第二十六話 はじめての日は大騒ぎにゃ!?
ネコネコランドの朝は、いつもより少しだけ落ち着かない空気に包まれていた。
やわらかな光が広場を照らし、風が草のあいだを通り抜けるたびに、きらきらと小さな粒のような輝きが揺れる。
そんな穏やかな朝の中で――
ひとつだけ、まだその空気に馴染みきれていない小さな影があった。
昨日、ミルクたちが迎えに行ったばかりの子。
白と灰色がやさしく混ざった、小さなねこ。
広場のまんなかで、少しだけ体を縮めるようにして立っている。
周りを見ては、また足元に視線を落とす。
「ここが……ネコネコランド……」
ぽつりとこぼれた声は、まだ少し遠慮がちで、どこか不安も残していた。
リオンはその隣に立ち、やわらかく微笑む。
「そうだよ。
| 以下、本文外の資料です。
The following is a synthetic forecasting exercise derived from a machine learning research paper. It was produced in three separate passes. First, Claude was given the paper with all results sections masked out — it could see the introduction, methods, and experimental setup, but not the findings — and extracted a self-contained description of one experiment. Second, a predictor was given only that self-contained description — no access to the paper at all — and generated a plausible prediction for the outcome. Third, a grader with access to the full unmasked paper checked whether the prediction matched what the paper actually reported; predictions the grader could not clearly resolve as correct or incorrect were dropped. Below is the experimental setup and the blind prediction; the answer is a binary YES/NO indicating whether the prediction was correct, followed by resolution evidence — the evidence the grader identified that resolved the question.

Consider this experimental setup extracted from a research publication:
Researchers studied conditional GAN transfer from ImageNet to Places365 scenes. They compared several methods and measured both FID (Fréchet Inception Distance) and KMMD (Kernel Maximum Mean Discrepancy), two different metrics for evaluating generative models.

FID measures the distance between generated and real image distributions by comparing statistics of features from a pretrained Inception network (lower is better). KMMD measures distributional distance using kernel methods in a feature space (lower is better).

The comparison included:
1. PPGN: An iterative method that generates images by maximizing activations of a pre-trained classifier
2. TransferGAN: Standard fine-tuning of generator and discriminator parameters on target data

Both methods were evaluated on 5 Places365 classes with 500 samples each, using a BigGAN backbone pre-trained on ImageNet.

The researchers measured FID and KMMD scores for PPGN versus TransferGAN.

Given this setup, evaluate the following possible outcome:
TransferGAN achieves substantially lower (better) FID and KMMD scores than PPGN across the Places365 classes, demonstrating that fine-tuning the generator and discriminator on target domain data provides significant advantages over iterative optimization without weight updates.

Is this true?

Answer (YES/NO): NO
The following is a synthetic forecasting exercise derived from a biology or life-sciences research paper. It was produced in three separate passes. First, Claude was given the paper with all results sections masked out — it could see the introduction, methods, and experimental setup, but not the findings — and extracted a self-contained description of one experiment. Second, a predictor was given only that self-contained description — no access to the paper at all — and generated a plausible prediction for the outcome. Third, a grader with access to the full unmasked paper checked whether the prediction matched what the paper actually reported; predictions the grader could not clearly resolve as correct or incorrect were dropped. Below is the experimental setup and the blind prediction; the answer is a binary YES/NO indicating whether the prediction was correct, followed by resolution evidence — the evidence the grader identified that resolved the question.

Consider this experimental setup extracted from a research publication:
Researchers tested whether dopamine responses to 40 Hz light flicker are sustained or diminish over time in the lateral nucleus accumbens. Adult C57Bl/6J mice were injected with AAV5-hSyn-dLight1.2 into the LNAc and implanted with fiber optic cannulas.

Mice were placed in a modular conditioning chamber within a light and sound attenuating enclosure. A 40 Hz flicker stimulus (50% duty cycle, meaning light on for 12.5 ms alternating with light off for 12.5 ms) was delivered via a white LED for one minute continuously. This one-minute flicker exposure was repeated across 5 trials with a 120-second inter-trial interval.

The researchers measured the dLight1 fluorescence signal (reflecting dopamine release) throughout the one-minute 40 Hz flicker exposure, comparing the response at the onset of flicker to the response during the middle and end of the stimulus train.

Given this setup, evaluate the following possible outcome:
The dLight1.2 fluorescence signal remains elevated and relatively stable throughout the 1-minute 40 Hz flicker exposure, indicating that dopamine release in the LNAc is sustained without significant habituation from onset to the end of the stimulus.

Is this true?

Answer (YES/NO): NO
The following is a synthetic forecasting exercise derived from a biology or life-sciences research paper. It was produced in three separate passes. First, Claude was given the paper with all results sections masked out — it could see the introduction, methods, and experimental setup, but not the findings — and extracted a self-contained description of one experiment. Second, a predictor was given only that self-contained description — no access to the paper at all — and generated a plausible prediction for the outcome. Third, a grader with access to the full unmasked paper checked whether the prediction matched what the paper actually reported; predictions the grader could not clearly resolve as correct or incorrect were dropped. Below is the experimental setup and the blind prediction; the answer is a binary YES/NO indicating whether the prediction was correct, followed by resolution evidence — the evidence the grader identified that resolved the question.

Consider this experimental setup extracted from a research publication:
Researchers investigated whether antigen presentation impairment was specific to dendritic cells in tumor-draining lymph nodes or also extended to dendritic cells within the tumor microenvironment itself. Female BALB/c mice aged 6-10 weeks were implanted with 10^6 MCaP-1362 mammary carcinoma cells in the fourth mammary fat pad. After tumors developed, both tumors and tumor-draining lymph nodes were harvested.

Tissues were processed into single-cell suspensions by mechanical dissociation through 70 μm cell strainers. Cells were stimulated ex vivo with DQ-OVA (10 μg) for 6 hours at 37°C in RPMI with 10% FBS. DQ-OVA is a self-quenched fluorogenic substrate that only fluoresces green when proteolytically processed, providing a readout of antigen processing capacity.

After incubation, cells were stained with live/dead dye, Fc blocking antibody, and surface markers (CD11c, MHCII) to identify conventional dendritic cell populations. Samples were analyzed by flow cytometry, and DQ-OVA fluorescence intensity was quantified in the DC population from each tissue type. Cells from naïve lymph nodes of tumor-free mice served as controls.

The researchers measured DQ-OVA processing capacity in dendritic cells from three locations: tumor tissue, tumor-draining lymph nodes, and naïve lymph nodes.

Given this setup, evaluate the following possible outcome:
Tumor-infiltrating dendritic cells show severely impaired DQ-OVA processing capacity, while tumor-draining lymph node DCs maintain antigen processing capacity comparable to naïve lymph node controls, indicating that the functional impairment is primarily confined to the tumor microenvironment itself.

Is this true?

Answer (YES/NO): NO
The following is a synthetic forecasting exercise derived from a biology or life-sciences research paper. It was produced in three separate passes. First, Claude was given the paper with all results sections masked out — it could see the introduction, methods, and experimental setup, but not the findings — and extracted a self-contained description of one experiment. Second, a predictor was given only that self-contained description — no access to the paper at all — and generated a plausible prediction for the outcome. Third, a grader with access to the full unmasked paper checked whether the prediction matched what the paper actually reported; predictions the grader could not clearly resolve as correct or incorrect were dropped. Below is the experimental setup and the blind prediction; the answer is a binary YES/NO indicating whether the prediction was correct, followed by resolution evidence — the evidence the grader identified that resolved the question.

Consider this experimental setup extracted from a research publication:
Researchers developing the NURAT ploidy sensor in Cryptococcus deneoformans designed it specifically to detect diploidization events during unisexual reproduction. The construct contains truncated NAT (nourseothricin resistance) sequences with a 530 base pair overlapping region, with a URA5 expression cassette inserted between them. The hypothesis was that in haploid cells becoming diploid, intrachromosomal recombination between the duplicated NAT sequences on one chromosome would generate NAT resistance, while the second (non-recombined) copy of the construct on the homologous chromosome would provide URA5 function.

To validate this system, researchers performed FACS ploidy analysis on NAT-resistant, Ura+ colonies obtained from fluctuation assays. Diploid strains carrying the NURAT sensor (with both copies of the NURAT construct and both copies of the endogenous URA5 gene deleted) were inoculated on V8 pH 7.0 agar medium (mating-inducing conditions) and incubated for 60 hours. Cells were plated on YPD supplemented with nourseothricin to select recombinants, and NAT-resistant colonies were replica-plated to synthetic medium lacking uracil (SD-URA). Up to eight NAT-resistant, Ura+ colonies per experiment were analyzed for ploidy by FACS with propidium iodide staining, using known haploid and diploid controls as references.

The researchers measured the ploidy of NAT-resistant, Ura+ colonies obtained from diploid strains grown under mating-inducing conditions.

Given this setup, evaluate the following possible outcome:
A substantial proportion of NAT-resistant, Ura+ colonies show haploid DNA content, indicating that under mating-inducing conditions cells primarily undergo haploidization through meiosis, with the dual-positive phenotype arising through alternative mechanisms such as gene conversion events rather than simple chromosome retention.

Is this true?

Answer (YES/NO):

大丈夫、すぐ慣れるから」
ゆっくりとした声でそう言うと、新しい子は小さくうなずいた。
そのときだった。
「遊ぶにゃーーー!!」
勢いよく飛び込んできたのは、チャイだった。
風を巻き込むみたいに、一直線に突っ込んでくる。
「えっ」
「えっじゃないにゃ!遊ぶにゃ!」
気づけば、もうすぐ目の前。
距離感なんて関係ない。
「ちょっとチャイ!?」
リオンが慌てて声を上げるが、チャイはもう止まらない。
新しい子のまわりを、くるくると楽しそうに走り出した。
「追いかけっこにゃ!」
「ま、待って……!」
戸惑いながら、一歩下がる新しい子。
そのとき――
「ボールもあるにゃ」
ミルクが、どこからともなく大きなボールを転がしてきた。
ころころ、とやさしく転がるそれは、まるで「一緒に遊ぼう」と誘っているみたいだった。
「えっ」
「遊ぶにゃ」
ミルクはいつもの調子で言う。
その圧に、新しい子は一瞬固まる。
そして次の瞬間。
「いくにゃーーー!!」
チャイがボールに飛びついた。
ドン、と軽くぶつかる音。
勢いよく弾かれたボールが、ころん、と新しい子の足元へ転がってくる。
「わっ……!」
思わず、小さく跳ねる。
「跳んだにゃ!」
チャイが嬉しそうに叫ぶ。
「びっくりしただけだよ!?」
リオンが笑いながらつっこむ。
その横で、ルナがそっと近づいた。
「大丈夫……?」
やさしい声。
新しい子は、少しだけ安心したように、小さくうなずく。
「う、うん……」
そのとき、またボールが転がってきた。
さっきよりも、少しだけゆっくりと。
新しい子の目が、その動きを追う。
ころころ、と転がる動き。
しばらく見つめてから――
そっと前足を伸ばす。
ちょん。
軽く触れる。
ころん。
ボールがまた転がる。
「……」
もう一度。
ちょん。
ころころ。
今度は、少しだけ力が入っていた。
そして――
ふっと、その表情がやわらいだ。
「今、笑ったにゃ!」
チャイがすぐに気づく。
「言わなくていいの!」
リオンが笑う。
ミルクも満足そうにうなずいた。
「いい流れにゃ」
そのまま、自然と追いかけっこが始まる。
最初はぎこちなかった足取りが、少しずつ軽くなっていく。
走って、止まって、また走って。
「待つにゃーーー!!」
「待ってないにゃーーー!!」
いつものにぎやかな声が、広場に広がる。
その中に――
ちゃんと、新しい子もいた。
少し遅れて。
少し戸惑いながら。
でも、ちゃんと同じ方向へ走っている。
リオンはその様子を見ながら、静かに笑った。
昨日は、あんなに小さく丸くなっていたのに。
今日は、もう走っている。
マロンがぽつりと言う。
「……早いね……」
「うん」
リオンはやさしくうなずいた。
「でも、それでいいんだと思う」
そのとき、新しい子が少しバランスを崩した。
「わっ」
ぐらり、と体が揺れる。
でも――
ルナがすぐに支える。
「大丈夫……」
チャイが横から顔を出す。
「セーフにゃ!」
ミルクがうなずく。
「いいチームにゃ」
インクが、少しだけ目を細める。
「……環境が変われば、行動も変わる」
リオンは空を見上げた。
やわらかな光と、やさしい風。
そして、広がる笑い声。
「楽しい?」
リオンがそっと聞く。
新しい子は、少しだけ考えてから――
こくり、と小さくうなずいた。
その表情は、昨日とはまるで違っていた。
ネコネコランドの朝は、今日もにぎやかで。
そしてまたひとつ、小さな笑顔が増えていくのだった。